CHANG: Well, let's talk about how that actually plays out. Like, one fascinating thing you found is that undecided people are getting exposed to anti-vaccination views not while visiting anti-vaccination Facebook groups, but just within other community groups that seem totally unrelated to vaccination, like the pet groups that you just mentioned. Can you just explain how that unfolded?

JOHNSON: Yes, because of the way social media just works. So if communities are linked, then people in the pet lovers community can be exposed to information and rumors - false information - coming from these other communities - for example, that Bill Gates will eventually have a vaccine that injects semiconductor quantum dots into children...

CHANG: What?

JOHNSON: ...As part of the vaccine so that they can monitor, then, which children have had a vaccine.
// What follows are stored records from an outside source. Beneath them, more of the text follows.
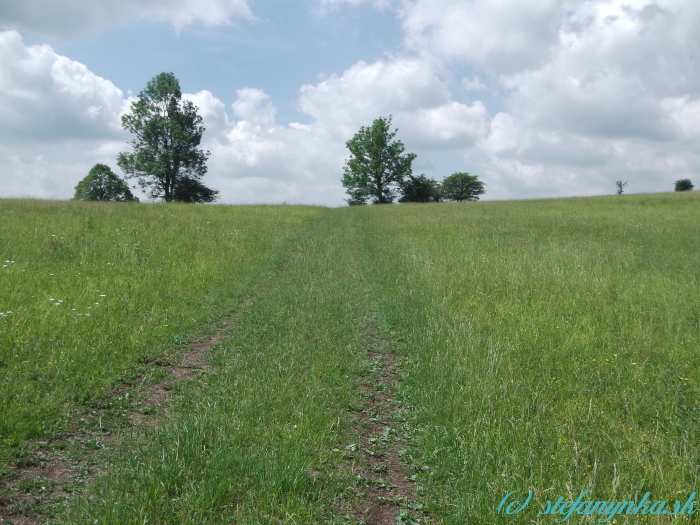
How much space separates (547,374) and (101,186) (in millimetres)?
68890

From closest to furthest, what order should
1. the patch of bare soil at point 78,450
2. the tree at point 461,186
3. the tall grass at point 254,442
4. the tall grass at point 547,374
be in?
the tall grass at point 254,442, the patch of bare soil at point 78,450, the tall grass at point 547,374, the tree at point 461,186

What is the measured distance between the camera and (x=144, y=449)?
15.7 ft

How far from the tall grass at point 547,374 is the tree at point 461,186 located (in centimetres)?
8645

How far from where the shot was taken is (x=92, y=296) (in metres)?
9.85

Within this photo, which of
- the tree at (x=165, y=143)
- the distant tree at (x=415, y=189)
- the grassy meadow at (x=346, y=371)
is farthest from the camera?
the distant tree at (x=415, y=189)

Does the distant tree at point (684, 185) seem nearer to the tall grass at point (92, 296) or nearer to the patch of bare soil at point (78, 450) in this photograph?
the tall grass at point (92, 296)

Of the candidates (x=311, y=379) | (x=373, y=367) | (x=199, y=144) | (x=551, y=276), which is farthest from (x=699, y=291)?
(x=199, y=144)

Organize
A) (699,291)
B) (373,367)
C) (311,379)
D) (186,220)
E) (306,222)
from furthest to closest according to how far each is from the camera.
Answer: (306,222)
(186,220)
(699,291)
(373,367)
(311,379)

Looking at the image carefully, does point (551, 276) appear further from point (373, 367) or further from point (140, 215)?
point (140, 215)

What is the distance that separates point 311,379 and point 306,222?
24.1 metres

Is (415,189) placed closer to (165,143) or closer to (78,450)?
→ (165,143)

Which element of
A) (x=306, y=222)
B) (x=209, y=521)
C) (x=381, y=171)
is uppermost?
(x=381, y=171)

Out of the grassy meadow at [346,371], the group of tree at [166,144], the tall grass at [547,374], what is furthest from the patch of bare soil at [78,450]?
the group of tree at [166,144]

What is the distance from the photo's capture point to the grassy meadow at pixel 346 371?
427 centimetres
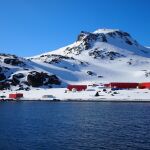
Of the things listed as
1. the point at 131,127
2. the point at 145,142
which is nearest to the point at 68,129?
the point at 131,127

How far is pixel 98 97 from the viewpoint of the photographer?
550 feet

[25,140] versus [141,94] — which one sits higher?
[141,94]

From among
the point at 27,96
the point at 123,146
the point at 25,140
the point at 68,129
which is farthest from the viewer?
the point at 27,96

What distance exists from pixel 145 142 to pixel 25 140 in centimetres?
1867

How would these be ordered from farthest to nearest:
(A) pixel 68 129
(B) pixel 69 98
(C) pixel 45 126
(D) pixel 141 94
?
(B) pixel 69 98 → (D) pixel 141 94 → (C) pixel 45 126 → (A) pixel 68 129

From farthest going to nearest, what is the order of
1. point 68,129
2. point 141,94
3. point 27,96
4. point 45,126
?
1. point 27,96
2. point 141,94
3. point 45,126
4. point 68,129

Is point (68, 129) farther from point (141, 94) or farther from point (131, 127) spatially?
point (141, 94)

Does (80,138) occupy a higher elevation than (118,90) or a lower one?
lower

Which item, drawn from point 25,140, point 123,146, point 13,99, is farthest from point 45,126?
point 13,99

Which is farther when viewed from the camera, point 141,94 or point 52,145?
point 141,94

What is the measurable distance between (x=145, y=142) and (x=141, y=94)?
368 ft

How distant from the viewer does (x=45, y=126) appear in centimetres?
7456

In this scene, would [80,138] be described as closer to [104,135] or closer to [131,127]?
[104,135]

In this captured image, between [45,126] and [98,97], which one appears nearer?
[45,126]
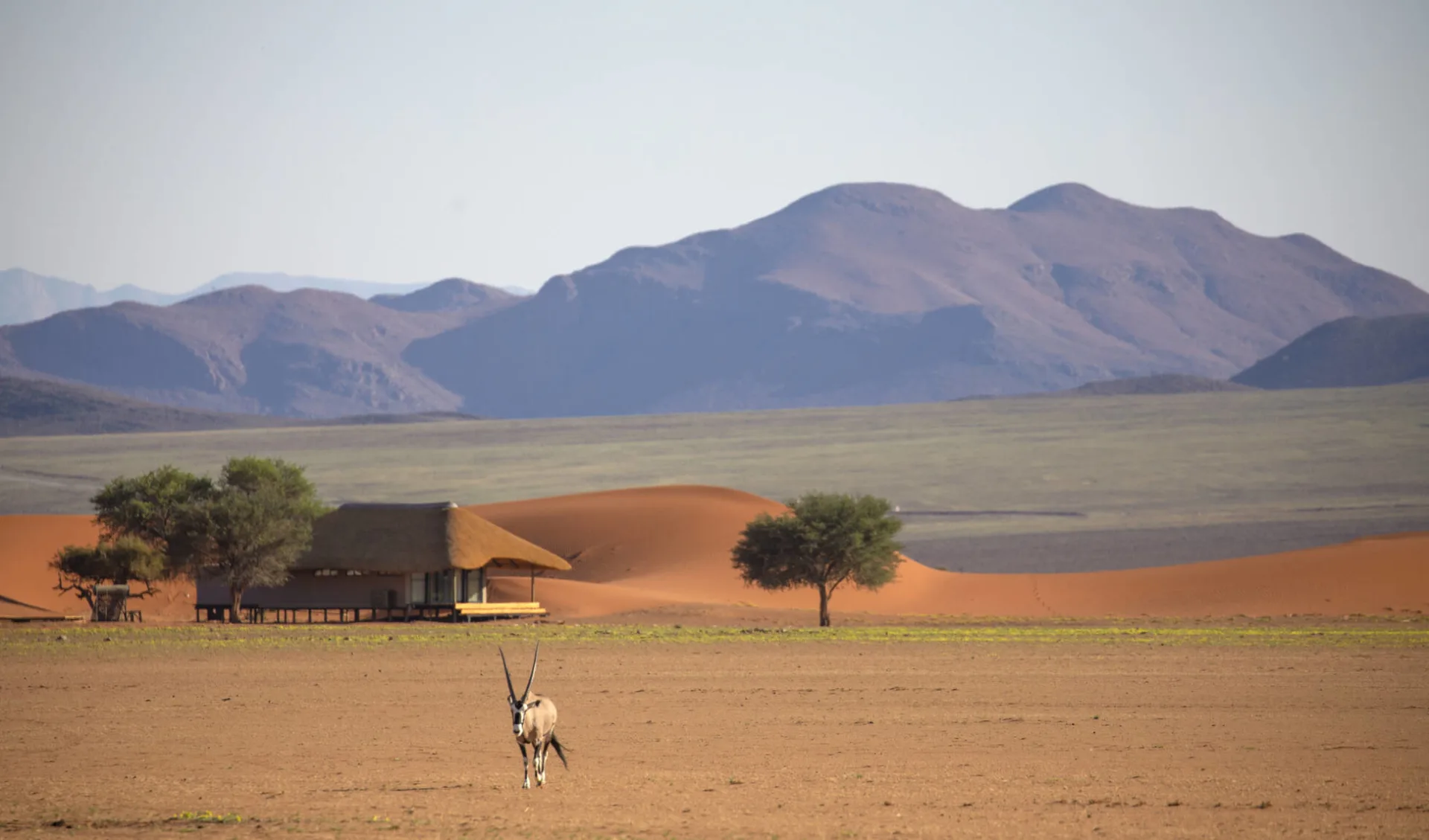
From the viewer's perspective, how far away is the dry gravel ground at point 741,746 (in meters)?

CHANG: Wow. OK. So then how are these anti-vaccination messengers trying to sell these ideas - these patently false ideas? But how are they trying to make these ideas more persuasive to people online?

JOHNSON: This is one of the most remarkable things that we found. It's almost like the public health pro-establishment - it's almost like I'm selling one brand of ice cream, vanilla. It's the best vanilla there is - whereas the communities of distrust, it's like walking into one of those stores with every other flavor possible. And so they may be mixing distrust of vaccines with distrust of big pharma, or we don't like government control, or we want freedom of choice for our kids, et cetera, et cetera, so that each one of these communities has its own nuanced flavor. So - well, then it's anti-vaccine. It also - it has something that appeals to anyone.

CHANG: Now that you have this map and you've seen how conspiracy theories are proliferating online, do you have any ideas on how public health groups can intervene, get more involved in this fight, in order to get real information out to people?

JOHNSON: So problem with modeling of social distance, et cetera, is that the real virus - is you don't know who we actually contact. But we do. Because we have the map, we can do a more refined version of calculating the impact of social distancing in the online world. And that means breaking some of those links or making some of those links less prominent, which is the equivalent of just staying away from your neighbor in the real world - so keeping communities - not people, but communities - apart from each other a little bit more so that leakage of distrust doesn't spread as quickly or as far.

CHANG: Neil Johnson is a physicist at the Institute for Data, Democracy and Politics at George Washington University.

Thank you very much for speaking with us today.